This Lady is finished in Nail Polish also . I don't do people well at all . One of my friends finished this very early Jimmy Flintstone casting for me . A Pretty "long tall woman in a Green Dress" . Also Depicted L/R is "Wild Bill Maverick" > Lil Red Wagon . Don Garlits > Swamp Rat ?? . I don't recall who #3 is . #4 is the Lady here .. Comments welcome . God Bless


----------



## Milton Fox Racing (May 27, 2014)

They all turned out well.
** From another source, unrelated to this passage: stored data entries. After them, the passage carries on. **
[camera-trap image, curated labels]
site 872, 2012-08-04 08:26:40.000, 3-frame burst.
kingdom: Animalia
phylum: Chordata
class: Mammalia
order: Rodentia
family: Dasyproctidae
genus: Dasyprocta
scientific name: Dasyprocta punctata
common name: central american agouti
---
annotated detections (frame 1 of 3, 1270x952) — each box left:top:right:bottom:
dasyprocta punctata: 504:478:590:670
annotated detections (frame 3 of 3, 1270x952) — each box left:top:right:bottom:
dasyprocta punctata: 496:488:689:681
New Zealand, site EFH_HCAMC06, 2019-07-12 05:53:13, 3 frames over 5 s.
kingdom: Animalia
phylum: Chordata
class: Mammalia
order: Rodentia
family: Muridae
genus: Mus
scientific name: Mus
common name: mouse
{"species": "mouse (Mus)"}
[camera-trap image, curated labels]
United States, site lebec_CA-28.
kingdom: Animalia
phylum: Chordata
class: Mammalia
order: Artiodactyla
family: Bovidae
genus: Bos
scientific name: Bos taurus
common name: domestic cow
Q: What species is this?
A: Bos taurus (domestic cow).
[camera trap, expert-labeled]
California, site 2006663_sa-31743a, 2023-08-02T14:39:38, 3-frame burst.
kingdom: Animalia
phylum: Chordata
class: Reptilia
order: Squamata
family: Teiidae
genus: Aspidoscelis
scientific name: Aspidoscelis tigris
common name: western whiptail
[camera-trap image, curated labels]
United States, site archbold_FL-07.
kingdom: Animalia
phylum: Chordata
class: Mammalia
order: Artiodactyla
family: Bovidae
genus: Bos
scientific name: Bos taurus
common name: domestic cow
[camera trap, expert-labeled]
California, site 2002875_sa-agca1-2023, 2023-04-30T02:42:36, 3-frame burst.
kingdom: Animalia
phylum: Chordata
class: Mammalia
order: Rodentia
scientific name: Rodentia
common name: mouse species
The yellow lighting on the people are interesting - do you remember your light source?


----------



## dymaxion2 (Nov 14, 2021)

I used a Failing Didigital Camera at the Time . It was new in 2006 . These pics are from 2015 . I use a White Plastic Pail as the Background . A White Towel for the 'flooring' Kinda looks like snow ..lol . A small High Intensity Lamp (1980's Tech) just behind the Camera . While Directly Overhead , also Overhead Behind the Camera , 4 Energy Efficient (Mercury) Extended Life ?? Watt bulbs in two fixtures . Ceiling Fixtures with Circa 1992 Manufactured Housing Diffusers (covers or shades) . Some other Pics I have came out with the same Yellow effect . I really believe it had much to do with the Ambient Outside Sunlight . I like the pics . To me this seems to sharpen the Details . TY for asking and Comments .. Thanx


----------



## dymaxion2 (Nov 14, 2021)

dymaxion2 said:


> This 1957 Revelle Cadillac Seville Prototype SSP Re-pop circa 1990's was finished with Fingernail Polish in the Day . I did a color match using a Paint Chip Book Color Chart . . I added the Production ; Front Fender to Quarter Chrome Strip . As well as rhe Production Paint job . These all came equipped with Dual Srtripe White Walls . NOT Full White Walls depicted on this Replica . The Buyers demanded full White Walls for the Purchase to be final . IIRC , the Show Car Tries were changed out to reflect the demand of prospective Customers . "WHY SHOULD I PAY FULL PRICE FOR FULL WHITE WALLS . Then GET NOT FULL WHITEWALLS ?" At the time of my WIP on this one . No available documetation was available for color reference . Only BW pics we to be found . I coated it with Testor's Pro Master Modeler High Gloss Clear . The Stainless Roof quickly oxidized into a shade of Gunmetal . I am a nit picker , admittedly retentive Factory Stock Builder . I am not so happy with this one  .
> 
> This Lady is finished in Nail Polish also . I don't do people well at all . One of my friends finished this very early Jimmy Flintstone casting for me . A Pretty "long tall woman in a Green Dress" . Also Depicted L/R is "Wild Bill Maverick" > Lil Red Wagon . Don Garlits > Swamp Rat ?? . I don't recall who #3 is . #4 is the Lady here .. Comments welcome . God Bless


These are the rest of my population for lack of a Better Term . I have some more .. Enjoy .. Comments Welcome . God Bless


----------



## Milton Fox Racing (May 27, 2014)

Nice bunches of people. The boards look nice. Do you still have them? Were the engines just for display or did they go into other models? 🤙


----------